### [SOURCE PASSAGE]
........
On the concept of remarkable retail

“There [are] two things fundamentally wrong about this narrative of the retail apocalypse. One is that physical retail continues to grow. The brick-and-mortar stores have continued to grow for eleven years straight now, basically since the financial crisis. It’s clearly true that physical retail isn’t going away—85% of all sales are still done in brick-and-mortar stores.

“Obviously, ecommerce is growing much faster than physical stores. But if you actually look at where stores are being closed and where retailers are getting themselves in trouble, it’s overwhelmingly concentrated in what I call ‘the unremarkable middle.’ If you think about different business models simplistically, [on] one end of the continuum, you have value, convenience-oriented retailers, whether that’s Costco or Amazon or Walmart, or any number of the off-price guys. [On] the other end of the spectrum, you have high-end luxury or very upscale specialty stores. If you look at both of those categories of retailers, you can find exceptions of poorly-managed companies or companies that took on too much debt, but at either end of the spectrum, you see stores continuing to open profits and sales growing.
........
From the passage on remarkable retail, extract the wording starting with "On the concept" and going on through "in brick-and-mortar stores.", copied word for word.

### [ENTRIES PROVIDED]
........
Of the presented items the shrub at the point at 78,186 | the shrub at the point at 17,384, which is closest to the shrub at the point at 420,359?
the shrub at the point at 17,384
........
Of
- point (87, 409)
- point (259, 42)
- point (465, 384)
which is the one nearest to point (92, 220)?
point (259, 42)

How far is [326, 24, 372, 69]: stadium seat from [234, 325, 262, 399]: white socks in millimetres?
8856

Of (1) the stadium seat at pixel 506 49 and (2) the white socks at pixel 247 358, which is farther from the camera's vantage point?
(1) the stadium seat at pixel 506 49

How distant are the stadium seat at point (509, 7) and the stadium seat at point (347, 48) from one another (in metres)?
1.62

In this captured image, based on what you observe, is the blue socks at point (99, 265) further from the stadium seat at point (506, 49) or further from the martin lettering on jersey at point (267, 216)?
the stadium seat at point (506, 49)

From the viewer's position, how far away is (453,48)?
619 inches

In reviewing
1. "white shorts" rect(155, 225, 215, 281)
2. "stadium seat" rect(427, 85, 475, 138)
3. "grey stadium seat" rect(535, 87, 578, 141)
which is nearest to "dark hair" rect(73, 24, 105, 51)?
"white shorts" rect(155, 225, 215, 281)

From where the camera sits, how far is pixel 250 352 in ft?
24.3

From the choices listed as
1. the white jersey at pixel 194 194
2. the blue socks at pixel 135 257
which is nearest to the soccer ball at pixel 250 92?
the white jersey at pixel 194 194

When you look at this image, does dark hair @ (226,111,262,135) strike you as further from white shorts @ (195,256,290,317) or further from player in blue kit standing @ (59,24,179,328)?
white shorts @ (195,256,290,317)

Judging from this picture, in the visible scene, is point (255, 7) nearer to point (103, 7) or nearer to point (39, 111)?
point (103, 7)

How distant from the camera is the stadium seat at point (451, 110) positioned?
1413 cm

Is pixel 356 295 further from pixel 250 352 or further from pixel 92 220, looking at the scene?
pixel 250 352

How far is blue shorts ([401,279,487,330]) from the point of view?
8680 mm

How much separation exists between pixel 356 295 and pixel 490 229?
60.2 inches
........
### [REPLY TO THE EXERCISE]
On the concept of remarkable retail

“There [are] two things fundamentally wrong about this narrative of the retail apocalypse. One is that physical retail continues to grow. The brick-and-mortar stores have continued to grow for eleven years straight now, basically since the financial crisis. It’s clearly true that physical retail isn’t going away—85% of all sales are still done in brick-and-mortar stores.